20. Technology has - in many ways, from the contraceptive pill to the iPod, the blog and the CCTV camera - expanded the space and power of the individual. To understand this better, look at the considerable lengths despotic regimes have gone to shut down social media and online connectivity in the face of social unrest. The Chinese reacted this way to the upheaval in Egypt fearing that knowledge of events in the Middle East might spark similar unrest in China.
Upheaval seems to be unstoppable at this stage in our civilization. There are too many changes occurring to which we can merely react rather than control or shape or direct. Surely it's this very loss of control that undermines structures entirely dependent on the maintenance of a reasonable degree of status quo. Our institutions have been too highly honed; they're all power and no torque. They're immensely strong but hopelessly brittle and easily shattered. They are matched to a very narrow band of circumstance that is proving ever harder and more costly to maintain.
I wonder how social anthropologists in 2110 will regard mankind's efforts and progress in the first half of this 21st century? What will their world look like a mere century from now? Will our population have returned to a sustainable two billion souls? How much of our planet will remain in a habitable state? How much will be uninhabitable, wasteland? What aspects of today's civilization will continue, what will be discarded or lost? How will societies be organized? Who will govern and how? What will remain in abundance, what will be scarce or gone for good? Will thousands of years of human achievement be preserved or will much of it also be lost?
The fact is we have no reliable basis for answering any of those questions. And because these fundamental issues will remain in play and because their currently unknowable outcome will define our civilization just a century hence, upheaval is inevitable. It may even become the norm as those who survive us struggle to establish a new, steady state.
The paradigm has shifted. We are now on the defensive even if we still cannot grasp that reality. There are too many chasing ever less. This is a game we cannot win with responses such as the "Green Revolution" that are mere conjuring acts. When I became a teenager, mankind was using but 63% of our planet's biocapacity. By 2007 we were using 151% of Earth's biocapacity.
How can we possibly be using more than our total biocapacity? That's easy and much of that is visible from space. It is visible in deforestation, the destruction of vaste swathes of forestland. It is visible in desertification, the exhaustion of once fertile farmland and its transformation into sterile, useless desert. It is now detectable in surface subsidence marking the steady emptying of our groundwater resources, our aquifers. It is discernible in the collapse of global fisheries and the way we "fish down the food chain" going on to the next less desirable species as the more desirable species are depleted, one by one. It is visible, tangible in so many ways.

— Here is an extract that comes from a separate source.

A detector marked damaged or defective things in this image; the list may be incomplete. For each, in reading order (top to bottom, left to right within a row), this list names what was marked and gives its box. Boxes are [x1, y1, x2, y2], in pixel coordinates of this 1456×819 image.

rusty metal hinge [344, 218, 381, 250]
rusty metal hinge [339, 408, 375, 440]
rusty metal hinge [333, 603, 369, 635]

We're rapidly approaching a "perfect storm" on biocapacity. We're already in a severe deficit on renewables even as several new stressors come into play. Already at 7-billion, we're now predicting that may climb beyond 10-billion. And, for each of those mouths, individual footprints grow ever larger. The masses of the "emerging economic superpowers" want more, expect more, demand more. They want more food. They want more meat. They want modern homes and cars and every other trapping of affluence. Yet, at the same time, the ravages of climate change - particularly cyclical floods and droughts - descend to cripple food production. That, in the face of all this, we still divert a good deal of our agricultural capacity to production of biofuels is proof positive of a world order that has turned deranged.
What does this have to do with global revolution? Everything and at every level of civilization. We remain locked in a political, economic and social paradigm based on growth. Today we temper that with the adjective "sustainable" as in sustainable growth. It's an oxymoron and an extraordinary lethal one at that. We, mankind, would have to first revert to a condition of sustainability before we could even entertain notions of sustainable growth. Yet we're already so perilously far beyond the envelope of sustainability and beset by increases in demand and decreases in supply that growth is lunacy.

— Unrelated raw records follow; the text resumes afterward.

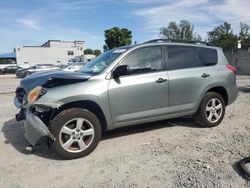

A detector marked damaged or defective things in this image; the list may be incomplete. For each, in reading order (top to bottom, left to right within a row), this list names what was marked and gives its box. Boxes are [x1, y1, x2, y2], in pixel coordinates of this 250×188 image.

crumpled hood [20, 70, 91, 92]
damaged front bumper [15, 96, 55, 146]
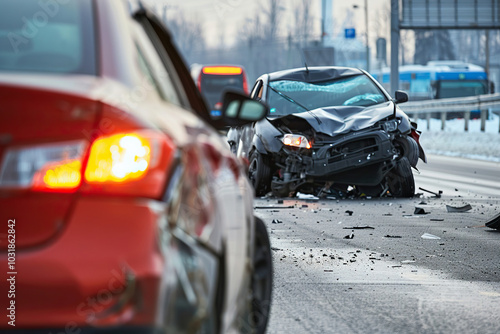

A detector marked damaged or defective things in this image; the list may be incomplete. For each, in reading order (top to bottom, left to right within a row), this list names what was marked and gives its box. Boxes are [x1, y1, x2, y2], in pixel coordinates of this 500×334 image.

broken windshield [270, 73, 386, 117]
crushed car hood [272, 101, 396, 136]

We cannot grow. Some of us can enlarge ourselves but only at the expense of others who must either decline further or simply cease to exist altogether. That is what growth of any description means today. An environment secretary in the former British Labour government noted that Britons exhaust their nation's biocapacity by Easter every year. They meet the rest of their needs and wants by purchasing some other nation's biocapacity whether in the form of imported lamb from New Zealand or fruit from Africa.
Today, some shrewd nations are cutting out the middle man altogether. This is done through outright purchasing of agricultural lands abroad. China and some Middle East nations are busy doing just this in southeast Asia, parts of Africa and, most recently, South America. This is an entirely defensive measure. They are seeking to offset their looming biocapacity deficits through what can only be seen as economic conquest of foreign lands. What happens in those lands when their own shelves are empty yet homegrown foodstuffs sitting on their docks awaiting shipment abroad are just too expensive for the locals to purchase?
When growth is no longer viable, there is but one economic model left - allocation. An economic model based on allocation is inevitably also based on non-allocation or rationing. An allocation-based economy is one in which needs must be more favourably weighted over simple wants. Inequality is far more tolerable in growth-based economics where there is abundance. Inequality is far less tolerable in allocation-based economics where there is shortage particularly in the context of democratic societies. In democracies, sacrifice is a burden to be shared. As we've seen in Egypt and Tunisia, even dictatorships can be toppled by unrest driven by inequality.
Unfortunately for mankind, the notion of sharing isn't particularly scaleable. Couples share readily. Families also are generally adept at sharing. Even the peoples of nations, when truly necessary, are reluctantly accepting of sharing. The larger the scale, the weaker the community of interest and the less the acceptance of sharing and sacrifice. The "good neighbour" principle does not travel well - or far.
In the world of the 21st century there will be far fewer "haves" and vastly far more "have nots." If you follow this link you will arrive at a page where you can examine the ecological surplus or deficit of various countries. This is determined by comparing a nation's biocapacity with its ecological footprint. The red line shows how many hectares per capita the country needs to meet it's people's resource demands. The green line shows the reality of how many hectares per capita actually exist based on fluctuating biocapacity. If the red line is higher than the green line it means an ecological footprint deficit. The greater the gap between the lines, the more severe the deficiency. That is, sadly, the case in all but a handful of nations.
Canada is one of those few countries that retain an ecological surplus. Despite significant declines in our biocapacity since 1960, capacity remains about double our resource demands, plainly the result of our minimal overall population density. The United States, however, fell into deficit in the late 60s and, today, demand exceeds biocapacity by a factor of two. Britain is worse off yet, its biocapacity meeting barely a third of its demand. In the Middle East the deficiency levels are extreme. Israel's biocapacity is about a tenth of its ecological footprint. With the ravages of climate change only beginning to settle in it becomes apparent that some of these nations face an enormous challenge just to remain habitable through the 21st century.
Almost every nation suffers the same critical deficiency - political leadership unwilling or unable to grasp or even acknowledge the predicament we're in, ticket punchers who seem to think these challenges can be avoided, at least on their watch. What we're left with is a leadership void, a political vacuum. As Aristotle put it, Horror Vacui, nature hates a vacuum. So too does mankind. It is this very political vacuum that destabilizes our societies, that provokes the revolutionary response, that will lead to a new power paradigm that may not be to our liking.
I wonder whether a growing segment of my own society senses that our political leadership has fallen out of touch with these emerging realities, has no answers and seeks none. What happens when the people we choose to lead us choose not to lead us?